Horizontal Drilling Unit question

I own minerals (currently leased) in Blaine s18 t16n r13w. I received a copy of a document today that is an application to establish a horizontal drilling and spacing unit and the applicant is not the company that I leased to. I am very new to this world and I have no idea what the paper that I am looking at means. Can anyone help?

Dear Mr Ross, the OCC controls the drilling and spacing unit which determines how many acres are assigned to each well that is permitted. Highmark has filed an application for spacing that will be heard on October 31st. In this application, their drilling unit is the governmental section (640 acres). Highmark has some money behind it and they have expanded their acreage position in the SCOOP and STACK. Anyone with a mineral interest or leasehold will be pooled together to form the working interests that will pay the cost of the well. Paloma Partners IV LLC, which holds your lease, is an investment fund investing money for others in the STACK amid other things. They are not the operator but rather a non-operating working interest owner. Highmark is the operator and will make the decisions about the well even though they do not own 100% of it.

Dear Mr Ross, you can search the internet or go to the OCC website and find the Oklahoma Royalty Owners Handbook. This publication from the OCC can answer many of your basic questions about how everything works. The operator, Highmark, will be issuing the royalty checks based upon the deal you have with Paloma.

Mr Weeks,

Thank you very much for that explanation. I think what threw me off was that I received a lease offer from Highmark after I signed my lease with Paloma. I will definitely be checking into the Royalty Owners Handbook since I have a lot to to learn and what I do know has basically come from internet search.

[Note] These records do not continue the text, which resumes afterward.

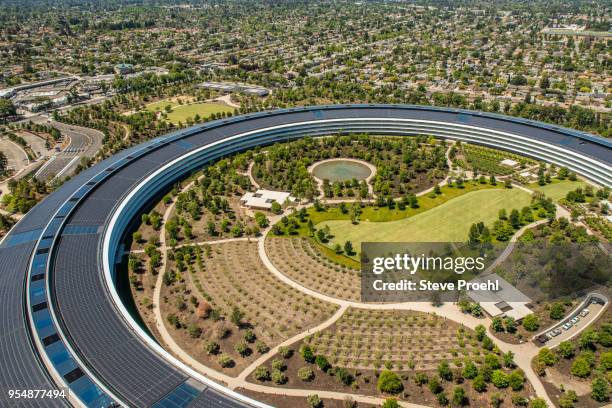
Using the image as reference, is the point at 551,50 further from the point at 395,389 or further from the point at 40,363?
the point at 40,363

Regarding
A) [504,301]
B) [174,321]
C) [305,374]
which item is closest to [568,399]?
[504,301]

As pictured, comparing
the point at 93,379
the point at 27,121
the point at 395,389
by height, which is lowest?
the point at 395,389

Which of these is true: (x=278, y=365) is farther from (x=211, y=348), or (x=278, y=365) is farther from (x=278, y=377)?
(x=211, y=348)

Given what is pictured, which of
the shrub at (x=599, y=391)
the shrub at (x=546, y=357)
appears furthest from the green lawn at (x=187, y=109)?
the shrub at (x=599, y=391)

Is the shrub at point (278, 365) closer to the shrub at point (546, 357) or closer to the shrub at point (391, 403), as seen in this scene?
the shrub at point (391, 403)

This might be a dummy question, but if they are applying for this acreage pool would I be safe to assume that the motivation would be tapping a well in the near future?

Dear Mr Ross,

You are correct. I would guess that Highmark controls a majority of the acreage in this section and they want to get the remainder through the pooling. Paloma wants to participate and they want a well drilled, too. Your location is good. The application is only good for a limited time and if they don't drill a well then they lose all the money that they have invested so far. Highmark would not know about your lease with Paloma until it got recorded at the courthouse.